Figure 4. Coal tar attenuates Th2 cytokine–induced AD hallmarks.

(A) H&E staining of skin equivalents stimulated with Th2 cytokines for 3 days, or treated with coal tar thereafter (Th2 → coal tar), or simultaneously stimulated with Th2 cytokines and coal tar (Th2 + coal tar). Closed arrowheads indicate spongiosis. Images are representative of 3 keratinocyte donors. The experiment was replicated twice. Scale bar: 100 μM. (B) TUNEL assay on matching skin equivalents as depicted in A, showing apoptotic cells indicated by open arrowheads. Scale bar: 100 μM. (C) FAS mRNA expression levels in skin equivalents after Th2 cytokine stimulation and coal tar treatment. Expression levels are relative to untreated (control) keratinocytes. Bars indicate mean ± SEM (n = 3). (D) mRNA expression levels of epidermal differentiation genes after Th2 cytokine stimulation and coal tar treatment.
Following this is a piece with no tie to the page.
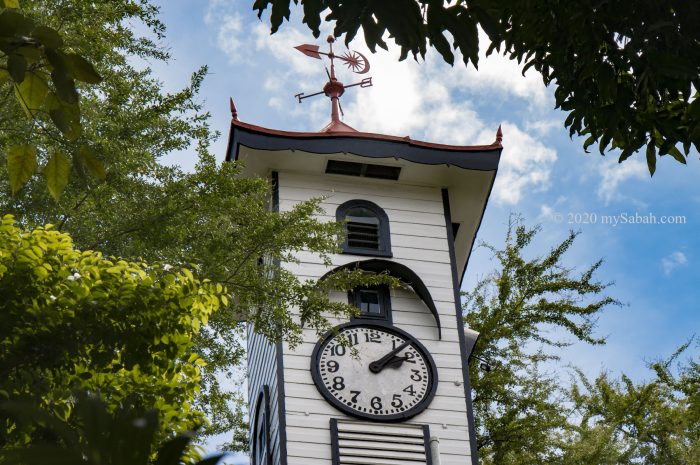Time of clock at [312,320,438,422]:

Expression levels are relative to untreated (control) keratinocytes. Bars indicate mean ± SEM (n = 3). *P < 0.05 and **P < 0.01. (E) Immunohistochemical staining of loricrin and involucrin in skin equivalents stimulated with Th2 cytokines for 3 days, or treated with coal tar thereafter (Th2 → coal tar). Images are representative of 3 keratinocyte donors. The experiment was replicated twice. Scale bar: 100 μM. (F) Loricrin, involucrin, and filaggrin Western blotting of skin equivalents are depicted in E. (G) CCL26 mRNA expression levels after Th2 cytokine stimulation and coal tar treatment by qPCR analysis. Expression levels are relative to untreated (control) keratinocytes. Bars indicate mean ± SEM (n = 3). ***P < 0.001.